→ **AIM OF THE TASK**
Copy the passage of the Claude Lambie article word for word, from "Scottish footballer" to "the British Army.".

Claude Lambie

Personal information
- Date of birth: 1868
- Place of birth: Glasgow, Scotland
- Date of death: July 1921 (aged 52–53)
- Place of death: Smethwick, England
- Position: Centre forward

Senior career*
- Years: Team / Apps / (Gls)
- Glasgow Thistle
- 1889–1891: Burnley / 25 / (21)
- 1891–1892: Clyde
- 1892–1893: Burnley / 4 / (0)

= Claude Lambie =

Scottish footballer

Claude Lambie (1868–1921) was a Scottish professional footballer who played as a centre forward. He had two spells in the Football League with Burnley in the late 19th century, as well as playing in the Scottish Football League with Clyde. He is notable for being the first ever Burnley player to score a hat-trick in a competitive match at Turf Moor, and actually scored the club's first four competitive hat-tricks at the ground. After retiring from football, he became a private in the British Army.

==Playing career==
Lambie began his footballing career in his native Glasgow in the latter part of the 1880s when he joined Glasgow Thistle, who at the time played in the Scottish Football Alliance. His performances and goalscoring for Thistle attracted clubs in the English Football League. In 1889, he was signed by Burnley.

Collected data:
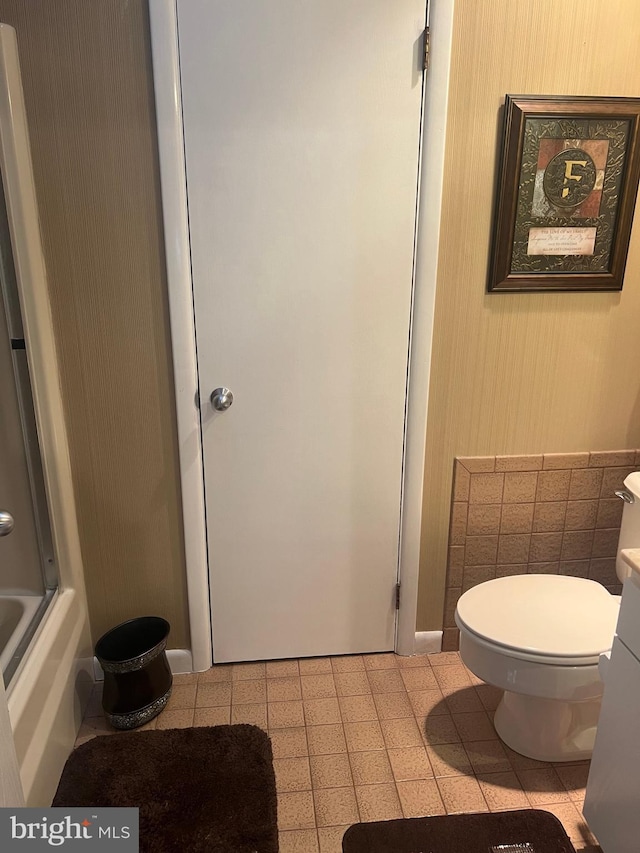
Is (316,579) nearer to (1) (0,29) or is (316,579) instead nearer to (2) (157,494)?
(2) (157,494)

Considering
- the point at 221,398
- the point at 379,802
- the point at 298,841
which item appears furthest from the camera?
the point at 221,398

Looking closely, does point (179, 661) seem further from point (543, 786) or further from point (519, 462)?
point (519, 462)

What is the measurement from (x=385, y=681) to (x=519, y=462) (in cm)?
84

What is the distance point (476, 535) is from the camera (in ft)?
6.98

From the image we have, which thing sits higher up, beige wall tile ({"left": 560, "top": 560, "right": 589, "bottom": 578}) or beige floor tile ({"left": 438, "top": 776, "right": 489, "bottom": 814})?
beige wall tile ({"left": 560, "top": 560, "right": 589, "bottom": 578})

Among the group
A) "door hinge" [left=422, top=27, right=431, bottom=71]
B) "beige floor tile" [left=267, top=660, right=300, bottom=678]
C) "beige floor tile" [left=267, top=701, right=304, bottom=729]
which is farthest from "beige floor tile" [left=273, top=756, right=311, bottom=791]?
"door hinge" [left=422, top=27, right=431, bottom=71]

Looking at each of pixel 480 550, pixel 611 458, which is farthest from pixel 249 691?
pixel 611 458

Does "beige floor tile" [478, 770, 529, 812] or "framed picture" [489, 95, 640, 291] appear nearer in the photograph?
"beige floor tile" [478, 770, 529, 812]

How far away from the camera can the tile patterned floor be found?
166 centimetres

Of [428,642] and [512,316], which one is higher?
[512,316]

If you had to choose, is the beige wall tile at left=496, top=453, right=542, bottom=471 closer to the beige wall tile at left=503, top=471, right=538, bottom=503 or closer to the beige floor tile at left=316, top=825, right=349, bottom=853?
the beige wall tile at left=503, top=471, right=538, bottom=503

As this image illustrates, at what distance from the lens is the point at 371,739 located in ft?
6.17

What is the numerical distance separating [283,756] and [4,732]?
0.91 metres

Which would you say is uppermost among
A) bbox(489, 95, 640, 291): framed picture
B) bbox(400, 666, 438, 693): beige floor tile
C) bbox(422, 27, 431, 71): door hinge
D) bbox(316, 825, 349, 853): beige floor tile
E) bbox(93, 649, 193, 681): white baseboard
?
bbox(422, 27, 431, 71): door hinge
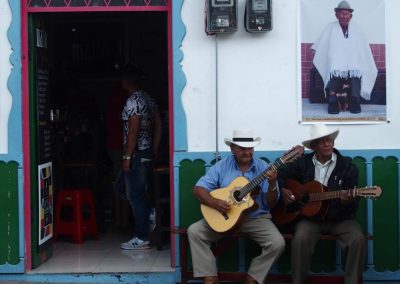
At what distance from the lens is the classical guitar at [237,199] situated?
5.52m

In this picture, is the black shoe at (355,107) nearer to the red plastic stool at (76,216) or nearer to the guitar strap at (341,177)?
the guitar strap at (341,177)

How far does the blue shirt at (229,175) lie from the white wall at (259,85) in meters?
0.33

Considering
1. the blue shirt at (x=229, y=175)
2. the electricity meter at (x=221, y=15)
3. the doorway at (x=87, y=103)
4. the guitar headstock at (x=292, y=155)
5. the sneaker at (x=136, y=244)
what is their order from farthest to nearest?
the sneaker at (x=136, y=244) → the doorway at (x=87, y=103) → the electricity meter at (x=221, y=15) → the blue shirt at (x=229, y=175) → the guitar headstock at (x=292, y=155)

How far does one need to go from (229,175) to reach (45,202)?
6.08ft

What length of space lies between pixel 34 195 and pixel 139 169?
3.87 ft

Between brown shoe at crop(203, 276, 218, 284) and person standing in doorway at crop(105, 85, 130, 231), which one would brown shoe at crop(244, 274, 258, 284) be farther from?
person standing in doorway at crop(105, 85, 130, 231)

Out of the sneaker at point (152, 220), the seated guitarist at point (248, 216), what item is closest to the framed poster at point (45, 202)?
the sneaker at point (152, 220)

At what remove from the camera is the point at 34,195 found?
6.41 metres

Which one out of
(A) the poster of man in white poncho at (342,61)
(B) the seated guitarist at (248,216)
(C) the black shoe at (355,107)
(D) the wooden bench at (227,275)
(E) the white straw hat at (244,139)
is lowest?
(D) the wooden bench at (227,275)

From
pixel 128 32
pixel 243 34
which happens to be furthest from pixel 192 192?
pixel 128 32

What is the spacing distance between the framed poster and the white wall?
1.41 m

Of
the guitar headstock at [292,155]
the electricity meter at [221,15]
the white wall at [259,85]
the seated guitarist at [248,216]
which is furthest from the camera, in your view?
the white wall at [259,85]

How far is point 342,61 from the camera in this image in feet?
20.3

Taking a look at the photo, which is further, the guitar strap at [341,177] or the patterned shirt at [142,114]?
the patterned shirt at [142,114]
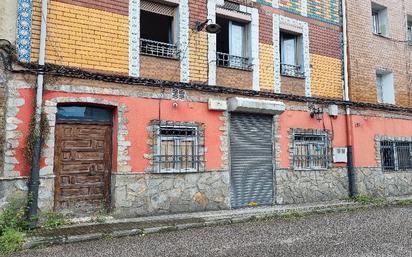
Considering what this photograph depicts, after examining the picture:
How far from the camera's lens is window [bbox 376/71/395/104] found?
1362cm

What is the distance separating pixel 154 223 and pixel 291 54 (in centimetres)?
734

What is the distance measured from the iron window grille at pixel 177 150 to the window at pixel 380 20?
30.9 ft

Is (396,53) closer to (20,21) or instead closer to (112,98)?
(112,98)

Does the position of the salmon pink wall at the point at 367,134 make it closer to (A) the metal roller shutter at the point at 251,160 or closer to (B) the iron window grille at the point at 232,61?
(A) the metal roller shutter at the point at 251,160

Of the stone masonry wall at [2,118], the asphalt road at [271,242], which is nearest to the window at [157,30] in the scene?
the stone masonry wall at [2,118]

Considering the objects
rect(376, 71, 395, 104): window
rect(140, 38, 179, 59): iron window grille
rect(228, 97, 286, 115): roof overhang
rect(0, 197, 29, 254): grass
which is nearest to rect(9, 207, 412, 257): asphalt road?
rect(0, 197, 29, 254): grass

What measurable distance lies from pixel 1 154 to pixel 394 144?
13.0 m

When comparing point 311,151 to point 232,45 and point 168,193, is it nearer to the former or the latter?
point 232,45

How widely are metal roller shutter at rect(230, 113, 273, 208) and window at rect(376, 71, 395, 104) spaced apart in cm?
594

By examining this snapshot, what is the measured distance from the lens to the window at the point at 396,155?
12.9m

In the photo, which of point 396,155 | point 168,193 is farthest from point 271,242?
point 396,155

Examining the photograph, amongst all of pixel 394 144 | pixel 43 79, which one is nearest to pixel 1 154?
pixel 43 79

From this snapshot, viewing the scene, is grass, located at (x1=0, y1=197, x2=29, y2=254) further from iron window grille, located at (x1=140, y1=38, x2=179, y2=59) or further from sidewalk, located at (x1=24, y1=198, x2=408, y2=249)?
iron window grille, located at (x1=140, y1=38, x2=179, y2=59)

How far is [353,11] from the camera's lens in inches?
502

--

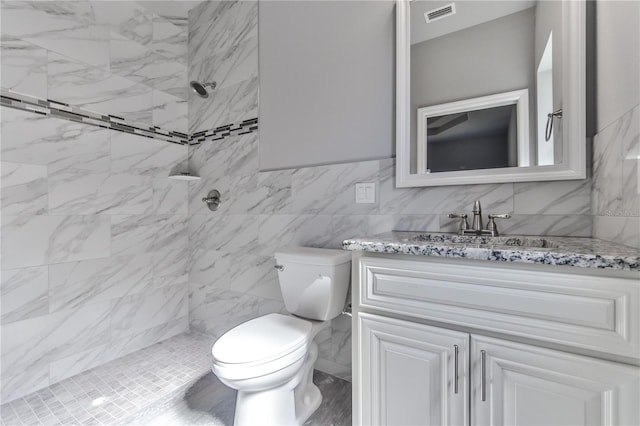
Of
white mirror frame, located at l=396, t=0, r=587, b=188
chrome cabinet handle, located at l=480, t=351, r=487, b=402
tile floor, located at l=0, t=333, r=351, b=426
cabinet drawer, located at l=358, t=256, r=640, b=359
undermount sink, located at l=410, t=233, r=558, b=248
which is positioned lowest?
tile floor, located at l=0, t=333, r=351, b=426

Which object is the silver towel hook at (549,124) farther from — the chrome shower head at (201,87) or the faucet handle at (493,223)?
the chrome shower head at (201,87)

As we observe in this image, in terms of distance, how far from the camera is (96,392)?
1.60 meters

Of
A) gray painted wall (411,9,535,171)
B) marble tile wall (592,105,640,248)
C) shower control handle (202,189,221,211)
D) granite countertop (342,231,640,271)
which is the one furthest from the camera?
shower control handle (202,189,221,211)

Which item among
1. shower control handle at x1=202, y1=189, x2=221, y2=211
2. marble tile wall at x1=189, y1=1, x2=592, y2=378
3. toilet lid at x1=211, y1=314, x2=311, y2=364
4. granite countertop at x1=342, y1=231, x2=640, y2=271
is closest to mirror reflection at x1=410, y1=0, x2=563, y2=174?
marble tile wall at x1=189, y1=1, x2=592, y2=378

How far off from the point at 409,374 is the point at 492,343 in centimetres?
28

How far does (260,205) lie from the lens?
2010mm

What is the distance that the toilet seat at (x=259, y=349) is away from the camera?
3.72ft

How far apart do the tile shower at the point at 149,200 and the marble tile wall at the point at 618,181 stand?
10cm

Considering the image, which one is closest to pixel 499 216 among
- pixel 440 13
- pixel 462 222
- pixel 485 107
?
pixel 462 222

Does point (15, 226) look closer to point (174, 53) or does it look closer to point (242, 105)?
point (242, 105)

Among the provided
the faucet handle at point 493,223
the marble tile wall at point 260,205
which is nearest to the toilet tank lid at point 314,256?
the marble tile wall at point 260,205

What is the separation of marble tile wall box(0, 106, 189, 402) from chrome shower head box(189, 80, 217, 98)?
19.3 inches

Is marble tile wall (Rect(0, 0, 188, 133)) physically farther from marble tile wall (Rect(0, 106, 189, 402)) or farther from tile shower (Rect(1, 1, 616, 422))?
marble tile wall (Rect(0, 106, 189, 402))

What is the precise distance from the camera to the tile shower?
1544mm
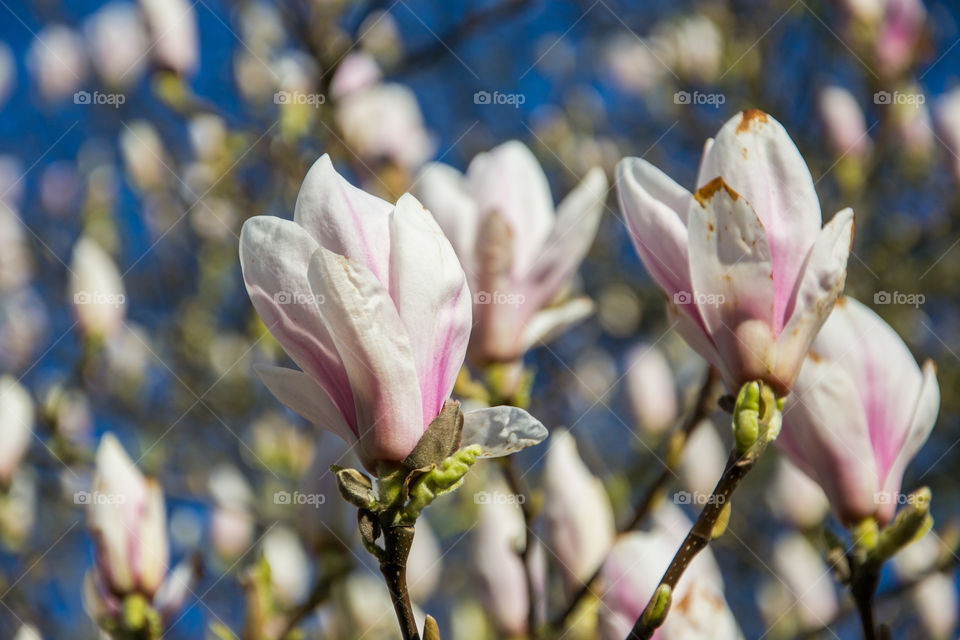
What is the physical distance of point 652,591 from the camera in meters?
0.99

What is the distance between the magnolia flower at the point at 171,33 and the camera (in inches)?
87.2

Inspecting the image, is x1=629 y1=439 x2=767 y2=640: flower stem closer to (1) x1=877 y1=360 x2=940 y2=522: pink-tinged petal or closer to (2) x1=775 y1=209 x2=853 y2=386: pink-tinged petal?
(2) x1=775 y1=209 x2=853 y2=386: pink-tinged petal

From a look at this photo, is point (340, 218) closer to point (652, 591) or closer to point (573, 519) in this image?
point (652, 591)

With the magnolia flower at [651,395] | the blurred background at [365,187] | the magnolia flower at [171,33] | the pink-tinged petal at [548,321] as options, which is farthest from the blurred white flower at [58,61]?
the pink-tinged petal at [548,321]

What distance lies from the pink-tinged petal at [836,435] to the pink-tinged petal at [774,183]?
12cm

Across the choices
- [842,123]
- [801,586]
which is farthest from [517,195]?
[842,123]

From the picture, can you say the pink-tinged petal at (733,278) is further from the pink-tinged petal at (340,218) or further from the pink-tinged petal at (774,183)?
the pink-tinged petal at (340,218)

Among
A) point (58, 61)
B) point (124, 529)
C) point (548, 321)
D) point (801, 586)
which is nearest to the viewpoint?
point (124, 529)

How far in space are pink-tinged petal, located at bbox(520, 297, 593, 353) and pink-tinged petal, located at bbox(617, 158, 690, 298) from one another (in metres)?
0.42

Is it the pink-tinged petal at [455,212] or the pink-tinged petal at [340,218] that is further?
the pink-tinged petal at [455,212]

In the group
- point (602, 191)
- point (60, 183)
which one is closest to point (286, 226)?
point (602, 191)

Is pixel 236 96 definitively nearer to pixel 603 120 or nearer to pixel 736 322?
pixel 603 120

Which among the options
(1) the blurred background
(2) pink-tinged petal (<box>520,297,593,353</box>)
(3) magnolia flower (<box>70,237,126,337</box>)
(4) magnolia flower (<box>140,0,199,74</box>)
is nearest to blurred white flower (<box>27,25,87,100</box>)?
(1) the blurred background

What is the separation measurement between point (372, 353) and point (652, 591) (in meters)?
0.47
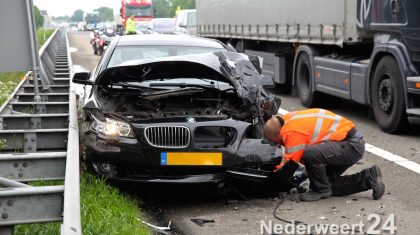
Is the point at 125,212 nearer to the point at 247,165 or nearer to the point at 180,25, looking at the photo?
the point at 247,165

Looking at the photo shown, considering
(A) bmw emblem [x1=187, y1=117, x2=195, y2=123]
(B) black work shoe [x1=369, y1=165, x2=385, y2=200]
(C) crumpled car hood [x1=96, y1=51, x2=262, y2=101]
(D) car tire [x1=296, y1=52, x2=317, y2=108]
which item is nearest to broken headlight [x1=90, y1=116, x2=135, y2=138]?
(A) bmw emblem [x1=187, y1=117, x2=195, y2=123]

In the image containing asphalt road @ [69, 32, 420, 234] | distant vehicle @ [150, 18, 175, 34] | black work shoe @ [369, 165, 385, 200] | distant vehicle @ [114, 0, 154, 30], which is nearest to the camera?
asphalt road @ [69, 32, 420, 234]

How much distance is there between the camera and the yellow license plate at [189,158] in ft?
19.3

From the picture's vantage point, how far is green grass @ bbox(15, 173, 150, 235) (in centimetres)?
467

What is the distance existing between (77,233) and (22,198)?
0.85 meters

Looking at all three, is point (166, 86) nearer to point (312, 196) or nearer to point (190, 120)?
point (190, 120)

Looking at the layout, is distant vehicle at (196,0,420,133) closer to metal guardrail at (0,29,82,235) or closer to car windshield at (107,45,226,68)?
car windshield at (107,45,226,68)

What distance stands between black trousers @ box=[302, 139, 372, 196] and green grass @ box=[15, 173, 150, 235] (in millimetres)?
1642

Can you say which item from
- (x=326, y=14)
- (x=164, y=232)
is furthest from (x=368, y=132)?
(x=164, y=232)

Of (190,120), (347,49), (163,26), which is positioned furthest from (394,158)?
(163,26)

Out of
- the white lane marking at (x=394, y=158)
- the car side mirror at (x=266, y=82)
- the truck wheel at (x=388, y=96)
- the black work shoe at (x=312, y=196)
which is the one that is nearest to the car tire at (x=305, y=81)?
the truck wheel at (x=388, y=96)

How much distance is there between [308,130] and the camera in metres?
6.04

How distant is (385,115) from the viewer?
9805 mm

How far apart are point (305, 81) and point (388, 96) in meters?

→ **SOLUTION FOR THIS PROBLEM**
Scottish footballer

Claude Lambie (1868–1921) was a Scottish professional footballer who played as a centre forward. He had two spells in the Football League with Burnley in the late 19th century, as well as playing in the Scottish Football League with Clyde. He is notable for being the first ever Burnley player to score a hat-trick in a competitive match at Turf Moor, and actually scored the club's first four competitive hat-tricks at the ground. After retiring from football, he became a private in the British Army.